No meeting was held with respondent after September 25 and on September 30 two thirds of the employees walked out on strike, although Morley sent them word and also told them personally that they would be discharged if they ceased work. Respondent then notified all strikers to return to the plant by October 5 and, as to those who did not return, cancelled group insurance and treated their employment as terminated.

The Board found that the buffers quit work in good faith because of abnormally dangerous working conditions and that respondent violated Section 8(a) (1) and (3) of the Act in discharging them. It decided that in spite of the no-strike provision of the bargaining contract the cessation of work by the 17 buffers was protected under Section 502 of the Labor Management Relations Act of 1947, 29 U.S.C. § 143, 29 U.S.C.A. § 143, the pertinent portion of which provides that "the quitting of labor by an employee or employees in good faith because of abnormally dangerous conditions for work at the place of employment of such employee or employees" shall not be "deemed a strike under this Act." The Board also decided that respondent violated the statute by discharging 86 other employees who struck in protest against respondent's unfair labor practice; in dismissing the buffers and in refusing to reinstate certain employees who applied for reinstatement; and by threatening to discharge its employees if they went out on strike. Lastly the Board found that respondent violated Section 8(a) (1) and (5) of the Act by refusing to bargain with its employees' union representative in regard to the discharged buffers' grievance, and by insisting that any new contract apply only to employees who had not struck.

We deem it unnecessary to discuss every point raised by astute counsel for respondent. The contention that the Board improperly found that respondent, in violation of Section 8(a) (1) of the Act, threatened to discharge several employees if they joined the strike of September 30, was raised neither before the trial examiner had issued his intermediate order nor before the Board and therefore we do not consider it. Section 10(e). Cf. Federal Power Commission v. Colorado Interstate Gas Company, 348 U.S. 492, 497-502, 75 S.Ct. 467, 99 L.Ed. 583; National Labor Relations Board v. Vulcan Forging Company, 6 Cir., 188 F.2d 927, 929-930.

The Board's decision depends largely upon questions of fact as to which it made findings which are vigorously attacked by respondent. The findings are sustained by substantial evidence upon the record considered as a whole and in general the Board must be sustained.

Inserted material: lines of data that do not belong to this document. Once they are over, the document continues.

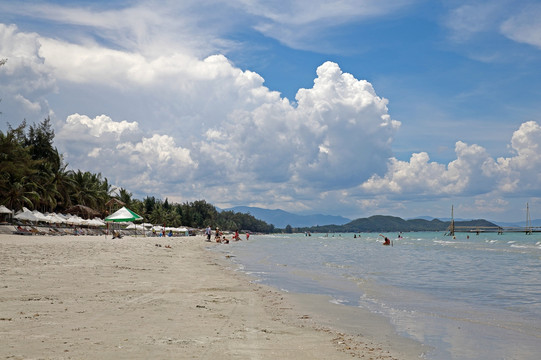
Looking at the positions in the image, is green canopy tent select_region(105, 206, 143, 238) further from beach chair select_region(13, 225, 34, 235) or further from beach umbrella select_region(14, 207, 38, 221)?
beach umbrella select_region(14, 207, 38, 221)

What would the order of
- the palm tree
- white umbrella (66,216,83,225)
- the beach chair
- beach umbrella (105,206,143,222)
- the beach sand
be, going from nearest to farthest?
the beach sand
beach umbrella (105,206,143,222)
the beach chair
the palm tree
white umbrella (66,216,83,225)

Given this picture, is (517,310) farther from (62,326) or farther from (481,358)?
(62,326)

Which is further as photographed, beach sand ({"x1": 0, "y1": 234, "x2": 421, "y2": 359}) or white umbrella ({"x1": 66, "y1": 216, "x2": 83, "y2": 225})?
white umbrella ({"x1": 66, "y1": 216, "x2": 83, "y2": 225})

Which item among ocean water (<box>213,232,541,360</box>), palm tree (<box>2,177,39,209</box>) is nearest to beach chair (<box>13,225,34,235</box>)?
palm tree (<box>2,177,39,209</box>)

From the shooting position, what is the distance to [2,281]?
1035cm

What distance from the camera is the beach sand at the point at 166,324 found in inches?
222

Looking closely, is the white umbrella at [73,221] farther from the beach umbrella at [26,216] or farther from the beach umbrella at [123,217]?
the beach umbrella at [123,217]

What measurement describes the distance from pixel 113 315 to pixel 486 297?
10962 millimetres

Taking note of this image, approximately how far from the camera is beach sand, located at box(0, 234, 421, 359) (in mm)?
5629

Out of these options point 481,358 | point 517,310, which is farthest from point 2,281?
point 517,310

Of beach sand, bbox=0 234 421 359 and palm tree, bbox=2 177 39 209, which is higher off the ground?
palm tree, bbox=2 177 39 209

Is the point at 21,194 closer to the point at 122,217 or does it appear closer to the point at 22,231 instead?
the point at 22,231

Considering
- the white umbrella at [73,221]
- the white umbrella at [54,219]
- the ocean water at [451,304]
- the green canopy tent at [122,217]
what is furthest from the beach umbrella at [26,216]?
the ocean water at [451,304]

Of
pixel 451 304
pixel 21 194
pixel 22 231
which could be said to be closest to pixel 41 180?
pixel 21 194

Respondent contends that the discharge of the buffers held to be wrongful cannot be considered because respondent had no notice until the filing of the amended complaint on July 30, 1954, of the charge that the buffers' cessation of work on August 31, 1953, was protected under Section 502 because the 17 buffers in good faith believed that conditions in their workroom were abnormally dangerous. The charge filed October 14, 1953, complained that on Monday, August 31, respondent discharged its employees in the buffing room because of their activities "in attempting to obtain correction of a faulty blower system." The amended charge filed December 11, 1953, set up that respondent, on or about Monday, August 31, 1953, discharged "all its employees in the buffing room because of their concerted activities in attempting to obtain correction of a faulty blower system." Both charges were filed within the six-month period specified in 29 U.S.C. § 160(b), 29 U.S.C.A. § 160(b).

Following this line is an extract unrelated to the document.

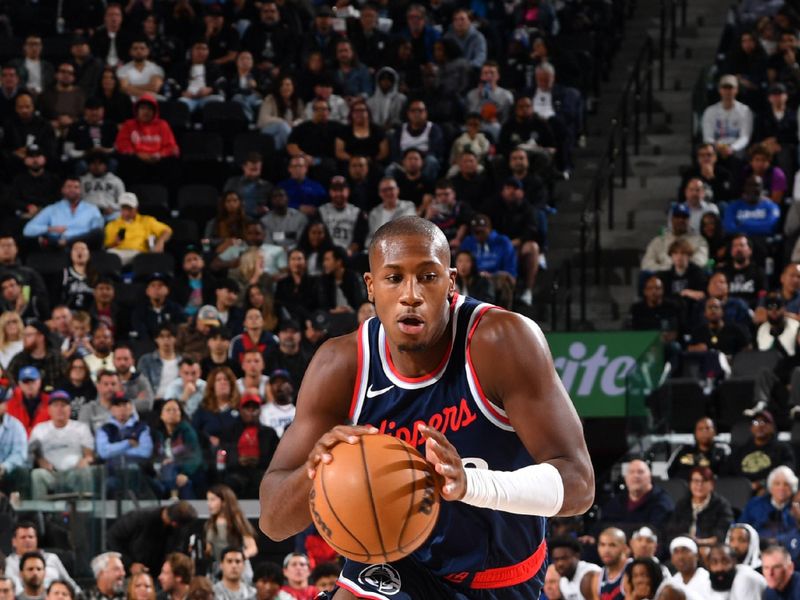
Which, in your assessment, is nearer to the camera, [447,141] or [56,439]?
[56,439]

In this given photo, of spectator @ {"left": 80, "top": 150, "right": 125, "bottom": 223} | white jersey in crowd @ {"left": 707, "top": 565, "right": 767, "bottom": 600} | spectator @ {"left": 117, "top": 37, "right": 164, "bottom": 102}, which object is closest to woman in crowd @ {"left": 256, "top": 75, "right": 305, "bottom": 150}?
spectator @ {"left": 117, "top": 37, "right": 164, "bottom": 102}

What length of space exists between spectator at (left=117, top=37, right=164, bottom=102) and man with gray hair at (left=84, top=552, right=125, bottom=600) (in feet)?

The purpose of a charge is to set in motion the machinery of an inquiry. National Labor Relations Board v. Westex Boot & Shoe Co., 5 Cir., 190 F.2d 12, 13; National Labor Relations Board v. General Shoe Corporation, 6 Cir., 192 F.2d 504, 505. The charge is not a pleading. National Labor Relations Board v. Indiana & Michigan Electric Co., 318 U.S. 9, 63 S.Ct. 394, 87 L.Ed. 579; National Labor Relations Board v. General Shoe Corporation, supra, 192 F.2d 505; Kansas Milling Co. v. National Labor Relations Board, 10 Cir., 185 F.2d 413, 415. The strictness of formal pleadings should not be required therein. Kansas Milling Co. v. National Labor Relations Board, supra; National Labor Relations Board v. Kingston Cake Co., Inc., 3 Cir., 191 F.2d 563, 567.